Brief 1 :: List every mutation that the figure legends give for the C1C2_4x construct.
Brief 2 :: In the figure legends, which Protein Data Bank entry is cited for the C1C2 crystal structure?

Text ::
##########

Fig. 1. Rational design and screen: V_rev-shifted ChRs

(A) C1C2 crystal structure [Protein Data Bank (PDB) 3UG9] (24), with residues used for screening in blue (retinal chromophore in magenta). (B) C1C2 mutations screened in neurons for photocurrent size at −80 mV (n = 6 to 8 cells). Arrows indicate nine mutations selected for C1C2_5x (T98S/E129S/E140S/E162S/T285N) and C1C2_4x (V156K/H173R/V281K/N297Q) constructs. (C) V_rev of C1C2 single-mutation constructs (n = 6 to 8 cells). (D) Comparison of photo-current sizes for C1C2, C1C2_4x, and C1C2_5x. (E) Comparison of V_rev for C1C2, C1C2_4x, and C1C2_5x (n = 8 to 10 cells). Error bars indicate SEM.

Fig. 2. iC1C2: biophysical properties

(A) C1C2 structure, with the nine residues mutated in C1C2_4x and C1C2_5x in orange. (B) Representative photocurrents and (C) corresponding current-voltage relationships recorded at membrane potentials from −75 mV to +55 mV upon 475 nm light activation (power density, 5 mW/mm²). (D) V_rev of C1C2, iC1C2, C1C2_4x, and C1C2_5x [neuronal recording solutions are available in (35)]. (E) Activation spectra of NpHR, C1C2, and iC1C2 measured at power density 0.65 mW/mm² for each wavelength and normalized to the maximum amplitude (n = 6 cells). (F) V_rev of C1C2, iC1C2, C1C2_4x, and C1C2_5x, with internal (int) 120 mM KCl and external (ext) 120 mM NaCl, CsCl, or NaGluconate, pH 7.3, characterized in HEK cells. (G) As in (A), with ext 120 mM NaCl and int 120 mM KCl, CsCl, or KGluconate, pH 7.3 (n = 6 to 17 cells). (H) V_rev of iC1C2 under equal (eq) external and internal pH, generating a Nernst potential for protons of 0 mV (dotted green line) at pH 6 and 7.3. [Cl⁻]_i concentration was 8 mM, and [Cl⁻]_o was 128 mM, generating a Nernst potential for Cl⁻ of −71 mV (dotted red line) (n = 6 to 9 cells). (I) Current-voltage relationship recorded with equal external and internal pH values at pH 6 and 7.3; internal and external [Cl⁻] of 8 mM and 128 mM, respectively (n = 3 to 8 cells). (J) Photocurrent of iC1C2 at 0 mV from the current-voltage relationship in (I). Error bars indicate SEM.

##########

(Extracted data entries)
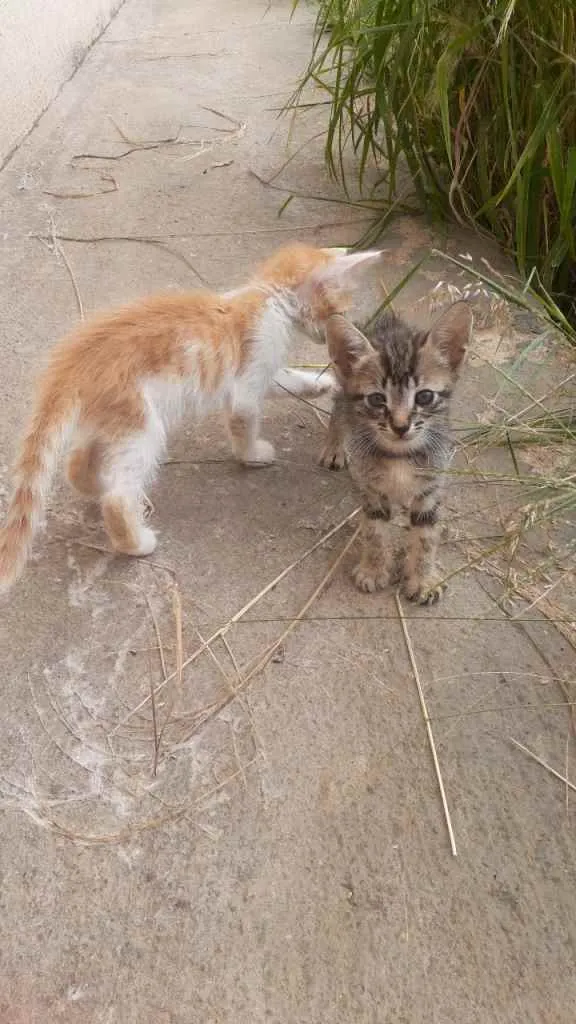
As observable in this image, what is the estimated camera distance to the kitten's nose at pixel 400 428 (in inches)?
66.1

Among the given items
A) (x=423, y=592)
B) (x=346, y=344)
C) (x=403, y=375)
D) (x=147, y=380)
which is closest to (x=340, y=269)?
(x=346, y=344)

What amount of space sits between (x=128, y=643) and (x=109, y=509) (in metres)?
0.30

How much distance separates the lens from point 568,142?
8.07 ft

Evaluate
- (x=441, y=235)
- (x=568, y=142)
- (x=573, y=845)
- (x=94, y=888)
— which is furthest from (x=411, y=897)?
(x=441, y=235)

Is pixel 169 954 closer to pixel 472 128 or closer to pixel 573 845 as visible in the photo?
pixel 573 845

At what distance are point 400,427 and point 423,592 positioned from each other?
15.2 inches

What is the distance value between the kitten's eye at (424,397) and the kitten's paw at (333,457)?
0.46 meters

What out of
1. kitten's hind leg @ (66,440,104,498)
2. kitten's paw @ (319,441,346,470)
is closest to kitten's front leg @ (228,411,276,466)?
kitten's paw @ (319,441,346,470)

##########

Expected answer 1 :: V156K, H173R, V281K, N297Q

Expected answer 2 :: PDB 3UG9